Inclusionality


"Inclusionality is an awareness that space, far from passively surrounding and isolating discrete massy objects, is a vital, dynamic inclusion within, around and permeating natural form across all scales of organization, allowing diverse possibilities for movement and communication. Correspondingly, boundaries are not fixed limits - smooth, space-excluding, Euclidean lines or planes - but rather are pivotal places comprising complex, dynamic arrays of voids and relief that both emerge from and pattern the co-creative togetherness of inner and outer domains, as in the banks of a river." (Alan Rayner)

 

Paganism and inclusionality

 

In "Complementary Visions" (1), Alan Rayner articulated the distinctions between rationalism, inclusionality, and holism.

 

The rationalistic world-view is very much derived from and based on the Christian world-view: it takes everything literally, including myths; it divides the world into two domains - "either you're with us or against us"; and it is supremely individualistic.

 

The holistic world-view is typified by the New Age movement, where you tend to find the view that everything is one, and there are no boundaries. The New Age movement tends to reject reason and rationality, but Paganism does not reject reason, it includes it within a larger paradigm.

 

It is often assumed that Paganism is a part of the New Age movement, but actually the two are quite distinct in philosophy – the New Age movement tends to be "all sweetness and light", whereas Paganism is about the marriage of darkness and light, integrating the shadow (to use a Jungian metaphor), and healing the rift between matter and spirit. These concerns are also at the heart of inclusionality, though they may be expressed using slightly different terminology.

----------------------------------------

• [Given exercise A] Return the inclusionality text word for word, from "Paganism and inclusionality" down to "a larger paradigm.".
• [Given exercise B] In the inclusionality text, which movement typifies the holistic world-view?
These records have no connection to the inclusionality text.

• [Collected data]
----------------------------------------

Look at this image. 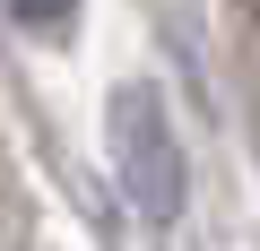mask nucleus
I'll return each instance as SVG.
<instances>
[{"label": "nucleus", "mask_w": 260, "mask_h": 251, "mask_svg": "<svg viewBox=\"0 0 260 251\" xmlns=\"http://www.w3.org/2000/svg\"><path fill=\"white\" fill-rule=\"evenodd\" d=\"M104 148H113V173L130 191V208H139L148 225H174L182 199H191V156L174 139V113L148 78H121L113 104H104Z\"/></svg>", "instance_id": "obj_1"}, {"label": "nucleus", "mask_w": 260, "mask_h": 251, "mask_svg": "<svg viewBox=\"0 0 260 251\" xmlns=\"http://www.w3.org/2000/svg\"><path fill=\"white\" fill-rule=\"evenodd\" d=\"M9 18H18L26 35H70V18H78V0H9Z\"/></svg>", "instance_id": "obj_2"}]
</instances>
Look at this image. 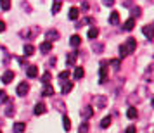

----------------------------------------

• [Answer A]
Paganism and inclusionality

 

In "Complementary Visions" (1), Alan Rayner articulated the distinctions between rationalism, inclusionality, and holism.

 

The rationalistic world-view is very much derived from and based on the Christian world-view: it takes everything literally, including myths; it divides the world into two domains - "either you're with us or against us"; and it is supremely individualistic.

 

The holistic world-view is typified by the New Age movement, where you tend to find the view that everything is one, and there are no boundaries. The New Age movement tends to reject reason and rationality, but Paganism does not reject reason, it includes it within a larger paradigm.

• [Answer B] The New Age movement.